Overall my fixed costs increased by a cumulative 2.4% from 2005 to 2009 (the CPI was up about 13+% during that time frame if my internet source is correct).

Auto costs: decreased about 3%. Our car insurance premiums went down despite higher liability limits and, since 2008, we have tried to use our cars more deliberately (lower gas consumption).

Groceries (food, toiletries, household cleaners, paper products, wine and liquors): increased by almost 64%. Not all of this is food inflation though. In 2005 we bought half of our groceries at Walmart and half at the local supermarket. In 2009, we bought only 10% of our groceries at Walmart, 50% at the local supermarket and 40% at Whole Foods. Also, we drank a lot more wine in 2009 than we did in 2005.

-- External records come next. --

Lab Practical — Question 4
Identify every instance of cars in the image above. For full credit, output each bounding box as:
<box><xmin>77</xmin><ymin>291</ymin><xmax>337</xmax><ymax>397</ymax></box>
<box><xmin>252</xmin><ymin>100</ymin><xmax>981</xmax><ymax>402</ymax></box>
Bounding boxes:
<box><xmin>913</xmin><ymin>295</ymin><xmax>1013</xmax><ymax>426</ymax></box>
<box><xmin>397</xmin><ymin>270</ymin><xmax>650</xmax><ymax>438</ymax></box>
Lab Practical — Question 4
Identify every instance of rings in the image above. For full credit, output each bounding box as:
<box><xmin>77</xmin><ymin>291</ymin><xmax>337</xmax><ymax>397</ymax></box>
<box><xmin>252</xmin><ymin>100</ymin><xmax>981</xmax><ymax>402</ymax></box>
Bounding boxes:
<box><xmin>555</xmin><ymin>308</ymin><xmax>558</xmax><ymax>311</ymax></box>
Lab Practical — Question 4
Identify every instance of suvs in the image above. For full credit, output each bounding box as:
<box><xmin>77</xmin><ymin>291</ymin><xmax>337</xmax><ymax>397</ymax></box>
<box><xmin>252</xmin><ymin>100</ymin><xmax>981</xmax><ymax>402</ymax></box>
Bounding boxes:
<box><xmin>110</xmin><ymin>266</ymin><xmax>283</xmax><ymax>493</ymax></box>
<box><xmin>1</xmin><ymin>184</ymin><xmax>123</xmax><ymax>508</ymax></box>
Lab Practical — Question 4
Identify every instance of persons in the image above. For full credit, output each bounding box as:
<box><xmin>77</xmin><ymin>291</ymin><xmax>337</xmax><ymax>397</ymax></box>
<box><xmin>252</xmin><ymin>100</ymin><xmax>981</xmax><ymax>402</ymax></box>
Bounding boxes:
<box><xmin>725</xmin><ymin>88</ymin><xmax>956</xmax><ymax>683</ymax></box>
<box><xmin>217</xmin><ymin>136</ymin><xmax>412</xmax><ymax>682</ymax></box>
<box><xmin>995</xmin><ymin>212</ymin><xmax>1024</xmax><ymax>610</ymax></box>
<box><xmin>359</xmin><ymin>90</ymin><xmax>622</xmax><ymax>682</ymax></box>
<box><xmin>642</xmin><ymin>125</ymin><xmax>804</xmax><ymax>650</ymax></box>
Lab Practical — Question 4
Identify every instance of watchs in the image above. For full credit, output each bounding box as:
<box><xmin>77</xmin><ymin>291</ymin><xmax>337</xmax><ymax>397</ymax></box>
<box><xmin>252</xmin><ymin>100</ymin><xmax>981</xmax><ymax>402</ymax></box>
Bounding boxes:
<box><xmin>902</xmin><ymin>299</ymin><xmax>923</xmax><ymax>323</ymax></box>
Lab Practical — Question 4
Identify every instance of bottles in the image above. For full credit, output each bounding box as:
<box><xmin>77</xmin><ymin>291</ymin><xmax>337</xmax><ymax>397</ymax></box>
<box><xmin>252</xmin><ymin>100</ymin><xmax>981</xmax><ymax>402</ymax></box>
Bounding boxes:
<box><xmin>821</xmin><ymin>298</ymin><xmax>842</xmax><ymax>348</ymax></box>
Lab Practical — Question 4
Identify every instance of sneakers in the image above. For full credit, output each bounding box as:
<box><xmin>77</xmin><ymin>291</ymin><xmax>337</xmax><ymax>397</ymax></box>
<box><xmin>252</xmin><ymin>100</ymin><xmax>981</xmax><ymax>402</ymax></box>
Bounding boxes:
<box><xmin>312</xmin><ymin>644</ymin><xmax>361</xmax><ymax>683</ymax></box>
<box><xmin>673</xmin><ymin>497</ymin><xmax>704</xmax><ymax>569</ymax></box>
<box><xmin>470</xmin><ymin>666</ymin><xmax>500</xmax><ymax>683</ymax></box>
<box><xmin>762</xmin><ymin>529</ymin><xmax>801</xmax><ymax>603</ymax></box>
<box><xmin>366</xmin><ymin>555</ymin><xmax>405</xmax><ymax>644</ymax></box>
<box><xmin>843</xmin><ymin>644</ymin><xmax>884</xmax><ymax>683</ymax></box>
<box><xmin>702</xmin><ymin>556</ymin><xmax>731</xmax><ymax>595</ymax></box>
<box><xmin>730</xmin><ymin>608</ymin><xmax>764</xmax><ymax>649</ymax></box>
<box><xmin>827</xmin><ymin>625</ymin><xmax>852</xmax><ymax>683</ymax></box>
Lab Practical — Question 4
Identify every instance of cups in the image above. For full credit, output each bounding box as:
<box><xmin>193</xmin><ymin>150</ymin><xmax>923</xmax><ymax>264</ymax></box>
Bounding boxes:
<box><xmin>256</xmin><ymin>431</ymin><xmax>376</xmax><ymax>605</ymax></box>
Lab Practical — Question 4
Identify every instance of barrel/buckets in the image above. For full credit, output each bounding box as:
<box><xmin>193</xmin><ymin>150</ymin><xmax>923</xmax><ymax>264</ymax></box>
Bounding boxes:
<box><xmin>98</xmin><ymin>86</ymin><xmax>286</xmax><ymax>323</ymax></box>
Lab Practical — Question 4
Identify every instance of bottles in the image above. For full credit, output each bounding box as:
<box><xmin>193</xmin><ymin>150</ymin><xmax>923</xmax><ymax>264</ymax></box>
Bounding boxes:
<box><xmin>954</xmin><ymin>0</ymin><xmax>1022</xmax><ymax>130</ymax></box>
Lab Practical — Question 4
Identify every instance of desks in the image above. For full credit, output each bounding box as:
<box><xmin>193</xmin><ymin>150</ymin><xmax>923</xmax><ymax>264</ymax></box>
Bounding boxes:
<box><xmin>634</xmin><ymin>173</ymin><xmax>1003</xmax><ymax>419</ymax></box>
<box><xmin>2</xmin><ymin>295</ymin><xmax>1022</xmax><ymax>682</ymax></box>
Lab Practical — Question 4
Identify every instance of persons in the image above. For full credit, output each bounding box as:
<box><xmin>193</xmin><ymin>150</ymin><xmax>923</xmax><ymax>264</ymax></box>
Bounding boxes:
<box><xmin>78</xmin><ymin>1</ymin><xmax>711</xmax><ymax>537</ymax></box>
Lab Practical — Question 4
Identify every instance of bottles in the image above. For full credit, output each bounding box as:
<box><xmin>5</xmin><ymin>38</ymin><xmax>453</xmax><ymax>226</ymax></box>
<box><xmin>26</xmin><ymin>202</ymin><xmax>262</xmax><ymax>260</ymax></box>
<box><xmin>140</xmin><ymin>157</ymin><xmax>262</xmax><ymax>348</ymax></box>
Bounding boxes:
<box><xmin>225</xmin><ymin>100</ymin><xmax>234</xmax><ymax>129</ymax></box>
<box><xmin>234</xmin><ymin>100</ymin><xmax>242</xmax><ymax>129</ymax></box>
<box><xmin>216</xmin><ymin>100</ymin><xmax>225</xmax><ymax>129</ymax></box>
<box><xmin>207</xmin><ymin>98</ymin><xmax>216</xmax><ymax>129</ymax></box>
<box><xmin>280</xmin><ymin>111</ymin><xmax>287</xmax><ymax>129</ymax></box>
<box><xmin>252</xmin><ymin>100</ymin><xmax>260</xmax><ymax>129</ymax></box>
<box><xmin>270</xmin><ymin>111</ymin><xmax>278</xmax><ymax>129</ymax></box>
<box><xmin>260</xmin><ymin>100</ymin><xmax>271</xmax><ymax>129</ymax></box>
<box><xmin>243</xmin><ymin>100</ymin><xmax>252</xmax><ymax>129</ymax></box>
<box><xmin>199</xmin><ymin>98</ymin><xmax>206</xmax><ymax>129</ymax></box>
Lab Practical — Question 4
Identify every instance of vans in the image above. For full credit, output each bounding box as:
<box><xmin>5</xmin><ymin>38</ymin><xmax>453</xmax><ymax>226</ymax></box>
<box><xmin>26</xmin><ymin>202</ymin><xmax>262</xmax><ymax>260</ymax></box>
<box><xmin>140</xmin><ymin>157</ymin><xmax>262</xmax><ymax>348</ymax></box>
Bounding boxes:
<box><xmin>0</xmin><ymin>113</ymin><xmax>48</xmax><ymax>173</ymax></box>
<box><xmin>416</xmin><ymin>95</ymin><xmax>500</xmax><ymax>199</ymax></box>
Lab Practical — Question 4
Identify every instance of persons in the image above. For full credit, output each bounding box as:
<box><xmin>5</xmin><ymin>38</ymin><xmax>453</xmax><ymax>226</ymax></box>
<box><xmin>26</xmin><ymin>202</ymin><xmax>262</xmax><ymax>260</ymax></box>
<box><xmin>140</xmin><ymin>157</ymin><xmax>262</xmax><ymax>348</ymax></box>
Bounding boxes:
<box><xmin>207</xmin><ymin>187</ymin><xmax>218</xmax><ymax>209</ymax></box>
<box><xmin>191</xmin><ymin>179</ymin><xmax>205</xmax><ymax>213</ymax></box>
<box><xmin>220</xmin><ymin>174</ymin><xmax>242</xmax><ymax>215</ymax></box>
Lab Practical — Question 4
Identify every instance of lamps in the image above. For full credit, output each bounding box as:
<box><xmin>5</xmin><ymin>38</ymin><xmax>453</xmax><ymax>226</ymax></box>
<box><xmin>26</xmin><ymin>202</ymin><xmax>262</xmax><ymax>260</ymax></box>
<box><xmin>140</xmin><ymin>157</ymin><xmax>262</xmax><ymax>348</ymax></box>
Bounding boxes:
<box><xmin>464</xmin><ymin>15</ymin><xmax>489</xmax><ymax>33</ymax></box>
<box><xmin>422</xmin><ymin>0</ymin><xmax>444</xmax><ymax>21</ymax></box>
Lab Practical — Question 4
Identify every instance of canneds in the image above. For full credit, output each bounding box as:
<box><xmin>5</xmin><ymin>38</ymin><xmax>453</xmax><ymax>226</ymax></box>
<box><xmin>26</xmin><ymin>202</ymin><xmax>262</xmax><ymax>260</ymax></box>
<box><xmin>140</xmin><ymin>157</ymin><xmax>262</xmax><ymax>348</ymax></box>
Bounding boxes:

Home: Mortgage interests went down due to normal loan amortization. But property taxes and insurance went up about 10%.

Medical: up 14%. Ah, the joy of getting older... Means more visits to the doctor, dentist, and drugstore. Copayment rates increased slightly between 2005 and 2009.

Pets: up 53%. But we now have 2 pets instead of only one, so not all of this is inflation.

Utilities: down about 20%. Cable TV/internet is down (despite having more premium TV channels and faster internet) because we shop around for better deals all the time. Telephone is down (thanks to Skype) despite having upgraded our cell phones to iPhones. Water and Electric is down despite higher rates: more efficient use of energy (CFL light bulbs, improved energy efficiency of home and appliances, and a more deliberate approach to energy conservation).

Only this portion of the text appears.